Ideally, that pasta should be cooked, and dogs should only try it in minimal amounts. Just like humans, your dog could potentially have a wheat or grain allergy or food sensitivity. If your pet has never attempted pasta or bread before— testing the food in small amounts and keeping a close eye on your pet is key to making sure they’re safe. 

Signs My Dog May Have An Allergy

There are several symptoms that your pet may exhibit if they are experiencing a true food allergy. 

Suppose your pet does show signs that they are severely allergic or intolerant to pasta or grains. In that case, the best course of action is to get them to a veterinary hospital immediately. If the dog shows moderate or mild allergy signs, the best course of action is to avoid sharing that food with them. Talk with a vet in case these mild symptoms are a sign of some other health issue. 

Some common signs of an allergic reaction in a dog include: 

  • Vomiting
  • Diarrhea
  • Sneezing
  • Itchy ears or eyes
  • Constant licking
  • Swelling around their face; Pay attention to the eyelids, ears, and lips

If your dog goes into anaphylactic shock, their reaction could be a significant drop in blood sugar and shock. These are severe symptoms, and you would need to call a vet immediately.

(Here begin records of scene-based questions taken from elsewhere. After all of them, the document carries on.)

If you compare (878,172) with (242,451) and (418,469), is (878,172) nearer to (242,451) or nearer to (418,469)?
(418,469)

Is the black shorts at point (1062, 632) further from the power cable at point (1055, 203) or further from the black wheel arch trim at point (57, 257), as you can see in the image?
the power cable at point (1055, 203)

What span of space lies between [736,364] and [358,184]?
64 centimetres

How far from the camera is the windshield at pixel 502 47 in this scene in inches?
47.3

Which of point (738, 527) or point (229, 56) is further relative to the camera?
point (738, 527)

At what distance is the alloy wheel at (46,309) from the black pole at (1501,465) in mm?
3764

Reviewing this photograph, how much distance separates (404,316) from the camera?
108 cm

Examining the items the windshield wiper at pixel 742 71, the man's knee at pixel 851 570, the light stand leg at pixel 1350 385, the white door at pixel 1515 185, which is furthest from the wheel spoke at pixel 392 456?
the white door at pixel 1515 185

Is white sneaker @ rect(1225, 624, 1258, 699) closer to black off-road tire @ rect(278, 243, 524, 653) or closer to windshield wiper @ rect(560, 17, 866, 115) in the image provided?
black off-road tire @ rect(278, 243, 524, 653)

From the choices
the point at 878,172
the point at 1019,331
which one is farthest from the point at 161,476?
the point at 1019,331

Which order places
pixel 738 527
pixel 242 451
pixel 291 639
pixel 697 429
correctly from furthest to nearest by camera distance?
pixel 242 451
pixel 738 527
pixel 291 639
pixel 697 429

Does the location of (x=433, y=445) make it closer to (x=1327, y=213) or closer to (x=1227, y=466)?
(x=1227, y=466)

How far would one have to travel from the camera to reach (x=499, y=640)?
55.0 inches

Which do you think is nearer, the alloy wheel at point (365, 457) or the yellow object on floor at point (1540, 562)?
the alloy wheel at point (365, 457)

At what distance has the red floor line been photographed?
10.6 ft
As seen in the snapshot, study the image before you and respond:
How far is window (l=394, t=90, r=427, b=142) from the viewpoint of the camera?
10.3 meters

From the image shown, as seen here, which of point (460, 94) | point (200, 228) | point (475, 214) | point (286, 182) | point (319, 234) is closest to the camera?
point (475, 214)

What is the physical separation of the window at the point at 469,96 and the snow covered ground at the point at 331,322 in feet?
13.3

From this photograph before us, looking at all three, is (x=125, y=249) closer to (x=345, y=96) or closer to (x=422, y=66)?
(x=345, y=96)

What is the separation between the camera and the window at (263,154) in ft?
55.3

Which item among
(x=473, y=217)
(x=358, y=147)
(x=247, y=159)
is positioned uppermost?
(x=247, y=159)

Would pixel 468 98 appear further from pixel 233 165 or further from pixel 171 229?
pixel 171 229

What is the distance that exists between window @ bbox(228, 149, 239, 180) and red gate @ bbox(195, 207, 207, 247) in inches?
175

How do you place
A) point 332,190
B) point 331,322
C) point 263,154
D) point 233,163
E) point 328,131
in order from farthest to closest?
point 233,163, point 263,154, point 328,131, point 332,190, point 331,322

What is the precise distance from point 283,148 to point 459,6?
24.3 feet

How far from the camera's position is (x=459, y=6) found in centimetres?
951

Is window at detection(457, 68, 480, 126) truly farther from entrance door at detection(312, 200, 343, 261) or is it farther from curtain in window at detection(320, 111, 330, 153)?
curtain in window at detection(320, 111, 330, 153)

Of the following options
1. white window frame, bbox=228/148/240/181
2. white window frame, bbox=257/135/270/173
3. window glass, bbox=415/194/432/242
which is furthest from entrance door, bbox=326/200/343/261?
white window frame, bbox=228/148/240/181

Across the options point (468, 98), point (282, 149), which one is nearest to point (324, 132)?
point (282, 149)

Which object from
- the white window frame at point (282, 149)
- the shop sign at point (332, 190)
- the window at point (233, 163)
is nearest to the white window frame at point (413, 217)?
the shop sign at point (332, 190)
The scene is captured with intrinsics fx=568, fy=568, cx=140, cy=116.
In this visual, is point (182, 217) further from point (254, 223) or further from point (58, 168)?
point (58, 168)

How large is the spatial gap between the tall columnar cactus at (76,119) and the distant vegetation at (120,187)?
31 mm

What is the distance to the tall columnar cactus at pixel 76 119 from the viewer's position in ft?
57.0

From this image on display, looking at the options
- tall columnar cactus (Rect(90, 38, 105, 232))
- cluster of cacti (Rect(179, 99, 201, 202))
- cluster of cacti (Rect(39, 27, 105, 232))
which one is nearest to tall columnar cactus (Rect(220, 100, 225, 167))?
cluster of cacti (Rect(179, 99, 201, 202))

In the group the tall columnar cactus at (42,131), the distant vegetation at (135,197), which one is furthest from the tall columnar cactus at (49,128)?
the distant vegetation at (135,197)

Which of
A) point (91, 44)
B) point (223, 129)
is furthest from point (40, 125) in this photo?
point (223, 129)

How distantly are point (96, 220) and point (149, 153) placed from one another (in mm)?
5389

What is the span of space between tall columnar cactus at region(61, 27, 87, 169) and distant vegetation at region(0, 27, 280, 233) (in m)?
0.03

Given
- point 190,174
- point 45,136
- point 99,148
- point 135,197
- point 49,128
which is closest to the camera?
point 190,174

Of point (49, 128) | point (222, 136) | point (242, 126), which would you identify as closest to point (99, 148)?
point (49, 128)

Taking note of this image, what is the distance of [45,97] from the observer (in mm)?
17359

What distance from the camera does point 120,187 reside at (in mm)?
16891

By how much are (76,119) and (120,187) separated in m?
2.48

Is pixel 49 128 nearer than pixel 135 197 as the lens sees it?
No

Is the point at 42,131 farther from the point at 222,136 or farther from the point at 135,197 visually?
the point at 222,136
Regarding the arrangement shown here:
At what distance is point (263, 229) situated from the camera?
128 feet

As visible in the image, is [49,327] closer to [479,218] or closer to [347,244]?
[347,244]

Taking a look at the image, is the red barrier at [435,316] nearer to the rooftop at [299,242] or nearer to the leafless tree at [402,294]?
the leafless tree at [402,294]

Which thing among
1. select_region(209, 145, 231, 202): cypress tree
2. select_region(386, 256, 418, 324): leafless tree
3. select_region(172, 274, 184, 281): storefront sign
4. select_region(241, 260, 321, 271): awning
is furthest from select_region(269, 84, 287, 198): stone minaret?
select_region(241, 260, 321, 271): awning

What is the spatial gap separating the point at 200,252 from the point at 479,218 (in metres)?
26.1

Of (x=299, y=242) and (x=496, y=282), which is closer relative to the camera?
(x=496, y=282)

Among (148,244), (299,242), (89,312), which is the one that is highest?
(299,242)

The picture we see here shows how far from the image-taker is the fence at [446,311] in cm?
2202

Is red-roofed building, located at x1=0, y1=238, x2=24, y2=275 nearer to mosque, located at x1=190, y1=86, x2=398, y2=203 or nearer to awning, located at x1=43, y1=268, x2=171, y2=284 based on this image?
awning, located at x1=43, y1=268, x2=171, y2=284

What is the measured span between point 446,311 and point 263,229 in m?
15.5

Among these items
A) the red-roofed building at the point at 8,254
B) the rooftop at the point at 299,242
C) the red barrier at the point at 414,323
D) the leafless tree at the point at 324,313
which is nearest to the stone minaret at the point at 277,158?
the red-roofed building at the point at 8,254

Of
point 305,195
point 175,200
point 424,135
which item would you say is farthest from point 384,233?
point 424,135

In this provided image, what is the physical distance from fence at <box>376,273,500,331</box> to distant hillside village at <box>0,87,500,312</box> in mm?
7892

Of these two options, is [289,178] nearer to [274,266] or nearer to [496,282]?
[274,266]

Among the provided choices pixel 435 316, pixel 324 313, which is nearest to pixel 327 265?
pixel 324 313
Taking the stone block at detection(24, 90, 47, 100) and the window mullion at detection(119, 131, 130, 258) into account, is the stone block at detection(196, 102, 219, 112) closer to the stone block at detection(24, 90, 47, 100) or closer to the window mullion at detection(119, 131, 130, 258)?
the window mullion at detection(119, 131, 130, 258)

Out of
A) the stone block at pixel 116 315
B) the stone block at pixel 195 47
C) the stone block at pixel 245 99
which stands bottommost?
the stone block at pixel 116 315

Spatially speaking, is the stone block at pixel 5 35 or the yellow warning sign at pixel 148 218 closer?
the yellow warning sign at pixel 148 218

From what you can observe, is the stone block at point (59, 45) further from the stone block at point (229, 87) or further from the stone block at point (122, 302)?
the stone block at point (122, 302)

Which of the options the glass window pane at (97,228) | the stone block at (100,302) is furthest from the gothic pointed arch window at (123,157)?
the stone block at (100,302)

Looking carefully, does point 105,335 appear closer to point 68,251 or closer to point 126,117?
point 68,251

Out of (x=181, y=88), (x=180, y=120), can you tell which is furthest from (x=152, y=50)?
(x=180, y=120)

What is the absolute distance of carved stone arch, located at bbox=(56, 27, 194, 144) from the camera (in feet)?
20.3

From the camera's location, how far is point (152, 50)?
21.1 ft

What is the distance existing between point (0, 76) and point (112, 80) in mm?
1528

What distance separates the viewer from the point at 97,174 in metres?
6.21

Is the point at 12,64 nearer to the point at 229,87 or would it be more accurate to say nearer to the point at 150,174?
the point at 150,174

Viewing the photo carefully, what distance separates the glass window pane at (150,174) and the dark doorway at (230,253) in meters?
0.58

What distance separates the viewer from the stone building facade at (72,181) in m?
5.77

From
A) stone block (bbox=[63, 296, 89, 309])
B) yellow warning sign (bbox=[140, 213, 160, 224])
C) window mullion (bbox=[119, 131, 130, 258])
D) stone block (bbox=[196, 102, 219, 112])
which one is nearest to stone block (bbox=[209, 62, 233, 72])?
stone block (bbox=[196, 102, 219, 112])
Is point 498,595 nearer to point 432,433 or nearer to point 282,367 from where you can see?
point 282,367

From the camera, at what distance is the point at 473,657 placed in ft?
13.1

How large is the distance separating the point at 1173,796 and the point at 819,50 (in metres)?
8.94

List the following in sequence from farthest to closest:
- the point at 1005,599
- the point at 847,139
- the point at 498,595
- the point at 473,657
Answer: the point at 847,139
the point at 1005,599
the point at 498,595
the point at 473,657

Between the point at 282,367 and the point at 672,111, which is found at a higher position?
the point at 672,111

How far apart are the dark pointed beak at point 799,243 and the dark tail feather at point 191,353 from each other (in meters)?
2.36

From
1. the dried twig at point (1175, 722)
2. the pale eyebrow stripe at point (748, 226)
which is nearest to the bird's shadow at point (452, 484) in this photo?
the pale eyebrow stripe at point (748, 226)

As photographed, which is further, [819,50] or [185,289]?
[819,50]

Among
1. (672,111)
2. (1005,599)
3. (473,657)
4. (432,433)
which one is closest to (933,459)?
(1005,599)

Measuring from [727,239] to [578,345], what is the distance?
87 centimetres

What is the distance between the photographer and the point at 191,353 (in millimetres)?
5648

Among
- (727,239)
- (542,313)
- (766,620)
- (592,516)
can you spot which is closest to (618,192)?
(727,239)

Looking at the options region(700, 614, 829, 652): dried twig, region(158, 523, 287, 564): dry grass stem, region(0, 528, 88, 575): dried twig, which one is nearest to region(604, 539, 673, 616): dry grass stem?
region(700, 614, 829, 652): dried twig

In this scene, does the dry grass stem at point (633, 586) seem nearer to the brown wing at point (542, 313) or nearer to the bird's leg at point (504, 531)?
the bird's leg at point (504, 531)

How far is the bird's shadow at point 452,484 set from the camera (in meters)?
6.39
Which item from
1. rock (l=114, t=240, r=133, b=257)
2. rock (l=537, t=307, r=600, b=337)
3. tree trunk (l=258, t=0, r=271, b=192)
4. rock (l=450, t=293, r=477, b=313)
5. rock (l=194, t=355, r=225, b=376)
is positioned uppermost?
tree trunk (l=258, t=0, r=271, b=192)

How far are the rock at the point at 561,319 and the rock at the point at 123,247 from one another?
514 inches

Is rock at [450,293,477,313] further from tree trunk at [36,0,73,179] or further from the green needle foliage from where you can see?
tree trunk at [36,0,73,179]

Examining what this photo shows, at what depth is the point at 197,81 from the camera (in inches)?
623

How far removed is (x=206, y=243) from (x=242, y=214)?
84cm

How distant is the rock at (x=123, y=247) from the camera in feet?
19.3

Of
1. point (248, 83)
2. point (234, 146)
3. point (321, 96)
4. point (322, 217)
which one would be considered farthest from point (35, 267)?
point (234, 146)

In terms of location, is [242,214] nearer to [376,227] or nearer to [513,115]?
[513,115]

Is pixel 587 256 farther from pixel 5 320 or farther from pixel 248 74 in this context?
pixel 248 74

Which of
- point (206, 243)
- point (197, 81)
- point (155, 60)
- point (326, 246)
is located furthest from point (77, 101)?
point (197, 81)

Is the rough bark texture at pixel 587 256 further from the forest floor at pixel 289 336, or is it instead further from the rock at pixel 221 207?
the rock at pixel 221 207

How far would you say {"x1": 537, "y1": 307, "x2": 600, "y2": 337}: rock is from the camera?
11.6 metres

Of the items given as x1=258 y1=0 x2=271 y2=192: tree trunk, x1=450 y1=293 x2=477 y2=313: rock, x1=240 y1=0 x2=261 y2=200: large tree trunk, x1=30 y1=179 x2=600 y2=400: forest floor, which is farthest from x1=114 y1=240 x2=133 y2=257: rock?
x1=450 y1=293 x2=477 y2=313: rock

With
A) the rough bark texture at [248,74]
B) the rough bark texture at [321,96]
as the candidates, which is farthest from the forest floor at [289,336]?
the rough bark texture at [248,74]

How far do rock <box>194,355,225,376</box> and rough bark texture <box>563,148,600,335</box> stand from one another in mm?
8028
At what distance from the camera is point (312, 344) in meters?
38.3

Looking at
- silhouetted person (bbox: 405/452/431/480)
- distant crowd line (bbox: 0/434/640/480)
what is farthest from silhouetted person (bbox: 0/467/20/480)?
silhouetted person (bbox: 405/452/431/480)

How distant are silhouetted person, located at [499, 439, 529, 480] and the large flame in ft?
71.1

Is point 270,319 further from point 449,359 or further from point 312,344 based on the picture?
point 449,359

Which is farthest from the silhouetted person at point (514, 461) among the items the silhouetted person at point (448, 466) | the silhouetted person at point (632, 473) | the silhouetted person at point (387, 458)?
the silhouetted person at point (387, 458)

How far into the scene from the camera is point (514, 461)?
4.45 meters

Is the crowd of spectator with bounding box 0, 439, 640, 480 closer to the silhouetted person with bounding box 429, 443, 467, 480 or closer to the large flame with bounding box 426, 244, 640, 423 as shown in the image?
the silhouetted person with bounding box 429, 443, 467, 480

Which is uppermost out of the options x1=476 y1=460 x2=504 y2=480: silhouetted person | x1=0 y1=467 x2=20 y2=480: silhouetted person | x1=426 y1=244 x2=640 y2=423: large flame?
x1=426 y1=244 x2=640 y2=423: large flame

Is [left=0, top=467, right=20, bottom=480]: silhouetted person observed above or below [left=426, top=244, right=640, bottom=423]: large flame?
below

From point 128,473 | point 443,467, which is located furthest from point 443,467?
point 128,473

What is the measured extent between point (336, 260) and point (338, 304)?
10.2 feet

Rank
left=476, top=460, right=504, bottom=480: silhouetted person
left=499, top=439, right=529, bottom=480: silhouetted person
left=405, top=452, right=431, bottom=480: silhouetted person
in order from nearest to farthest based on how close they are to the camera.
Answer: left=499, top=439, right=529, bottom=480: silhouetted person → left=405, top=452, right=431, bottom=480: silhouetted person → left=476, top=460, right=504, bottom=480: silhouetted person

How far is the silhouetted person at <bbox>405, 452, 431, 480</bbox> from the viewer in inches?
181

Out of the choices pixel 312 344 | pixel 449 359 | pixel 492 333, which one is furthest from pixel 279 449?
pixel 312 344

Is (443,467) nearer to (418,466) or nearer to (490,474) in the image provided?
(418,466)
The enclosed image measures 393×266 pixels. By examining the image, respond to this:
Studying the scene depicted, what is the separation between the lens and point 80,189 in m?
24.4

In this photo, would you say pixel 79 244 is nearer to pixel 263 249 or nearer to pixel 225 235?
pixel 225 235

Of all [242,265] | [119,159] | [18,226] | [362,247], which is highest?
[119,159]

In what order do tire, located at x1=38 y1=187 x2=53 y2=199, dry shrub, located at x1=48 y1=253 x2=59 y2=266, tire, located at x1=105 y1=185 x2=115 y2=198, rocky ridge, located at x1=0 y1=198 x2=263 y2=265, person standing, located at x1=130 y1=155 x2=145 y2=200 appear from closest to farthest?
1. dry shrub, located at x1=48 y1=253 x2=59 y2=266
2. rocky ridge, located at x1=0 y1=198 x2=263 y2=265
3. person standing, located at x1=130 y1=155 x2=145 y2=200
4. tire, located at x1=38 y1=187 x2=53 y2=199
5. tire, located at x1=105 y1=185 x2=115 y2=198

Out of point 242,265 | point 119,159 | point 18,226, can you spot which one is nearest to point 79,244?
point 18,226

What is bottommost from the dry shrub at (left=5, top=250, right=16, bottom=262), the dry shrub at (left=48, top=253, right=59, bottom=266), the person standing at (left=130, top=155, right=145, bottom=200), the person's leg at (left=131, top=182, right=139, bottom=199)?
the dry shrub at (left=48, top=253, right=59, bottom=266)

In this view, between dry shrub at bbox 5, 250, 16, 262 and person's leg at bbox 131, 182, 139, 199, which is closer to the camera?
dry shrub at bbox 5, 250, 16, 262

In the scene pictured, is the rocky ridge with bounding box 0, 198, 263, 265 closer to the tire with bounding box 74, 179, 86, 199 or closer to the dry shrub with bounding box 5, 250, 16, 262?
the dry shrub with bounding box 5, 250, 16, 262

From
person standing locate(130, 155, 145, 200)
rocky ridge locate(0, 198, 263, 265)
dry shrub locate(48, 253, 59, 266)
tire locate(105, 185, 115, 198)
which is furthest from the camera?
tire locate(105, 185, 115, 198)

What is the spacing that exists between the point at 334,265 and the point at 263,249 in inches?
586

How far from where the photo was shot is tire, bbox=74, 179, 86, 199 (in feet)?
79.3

Safe Pasta Types That Dog can Eat

Generally, spaghetti, penne, egg noodles, or more are acceptable for dogs to eat in moderation. Though, with each different type of pasta, keep in mind that there could be an ingredient that your dog may disagree with. Watch for the signs of allergies or food intolerances with every new food you introduce to their diet.

Rice pasta may be the easiest pasta for your dog to digest; Rice is often used to help dogs with mild stomach aches. The simple rice grain usually helps calm the pup’s stomach. Rice pasta itself isn’t made with the same rice methods, but it may be more comfortable for your dog to eat. 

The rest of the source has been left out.